Saturday, March 10, 2007

Flypaper II

I've thought a lot about garbage in the past year.

I've always loved nature, respected the environment ... I've agonized at times over man's befouling of his home, this wonderful, beautiful earth of ours ... but you know how it is - life creeps in, and living, eating, surviving become more important than principle, which does not feed.

Lately, however, thanks to my exposure to the numerous landfills in my neighbourhood, my heart has begun to burn within me, in outrage, in horror, in wrath at what we have done and are doing to our world.

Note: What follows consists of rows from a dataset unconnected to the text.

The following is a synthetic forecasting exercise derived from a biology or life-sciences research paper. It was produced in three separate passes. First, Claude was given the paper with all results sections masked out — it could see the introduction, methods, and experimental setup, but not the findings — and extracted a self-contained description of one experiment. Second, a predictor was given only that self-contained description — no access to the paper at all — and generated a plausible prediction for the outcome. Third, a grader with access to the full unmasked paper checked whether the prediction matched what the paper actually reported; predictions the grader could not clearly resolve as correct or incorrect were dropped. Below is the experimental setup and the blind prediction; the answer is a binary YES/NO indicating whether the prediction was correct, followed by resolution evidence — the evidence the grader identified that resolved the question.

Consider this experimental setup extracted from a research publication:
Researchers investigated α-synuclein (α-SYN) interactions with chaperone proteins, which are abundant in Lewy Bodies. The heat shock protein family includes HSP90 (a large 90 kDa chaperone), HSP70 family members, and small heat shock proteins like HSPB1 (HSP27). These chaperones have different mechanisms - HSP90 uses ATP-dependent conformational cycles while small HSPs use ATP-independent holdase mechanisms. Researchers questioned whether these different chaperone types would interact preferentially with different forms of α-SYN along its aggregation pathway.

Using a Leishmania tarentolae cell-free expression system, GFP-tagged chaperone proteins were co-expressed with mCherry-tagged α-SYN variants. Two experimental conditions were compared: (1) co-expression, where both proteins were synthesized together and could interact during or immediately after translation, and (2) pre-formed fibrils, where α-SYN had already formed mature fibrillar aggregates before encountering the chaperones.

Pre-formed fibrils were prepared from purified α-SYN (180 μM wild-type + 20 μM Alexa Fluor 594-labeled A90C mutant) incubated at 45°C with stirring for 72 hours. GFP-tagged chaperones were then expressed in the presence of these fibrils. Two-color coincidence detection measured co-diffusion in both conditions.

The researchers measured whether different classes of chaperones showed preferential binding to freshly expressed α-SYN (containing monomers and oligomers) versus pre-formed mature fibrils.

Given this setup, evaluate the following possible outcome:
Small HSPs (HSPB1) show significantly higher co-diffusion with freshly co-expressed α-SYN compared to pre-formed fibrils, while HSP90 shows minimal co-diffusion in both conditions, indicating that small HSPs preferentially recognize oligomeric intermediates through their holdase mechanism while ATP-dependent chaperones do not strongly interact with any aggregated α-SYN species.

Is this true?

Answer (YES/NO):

But that's too general, too vague. It sounds like the usual inarticulate cries of the pro-environmentalist lobby. Let's get practical, and I will stitch for you a pastiche of moments that have left me shaking my head at Western waste.

Moment #1
A memory from long-ago, when I was a child in a Third World country, seeing people living in and off a garbage dump, horrified at the sight of other children diving after the garbage I had just placed in a dumpster, ripping through the plastic eagerly.

Moment #2
Flypaper. Oh, how I despise plastic bags, which last and last, and will not decompose, will not disappear. I hate how they fly about, like leaves, and end up flapping in the breeze in some bare-branched tree. And I cannot abide the fact that E & I - a typical Western couple - collect dozens of them every week, despite our best efforts to avoid them.

Moment #3
Still flypaper. This is one of my favourite moments - when I picked up a balance sheet from a credit-card account. Mrs. M______, did you suppose that someone else would be looking at your balance when you threw it out? Did you realize that I saw, and could have used your credit card number? I didn't, but I could have. I was certainly poor enough to have been tempted.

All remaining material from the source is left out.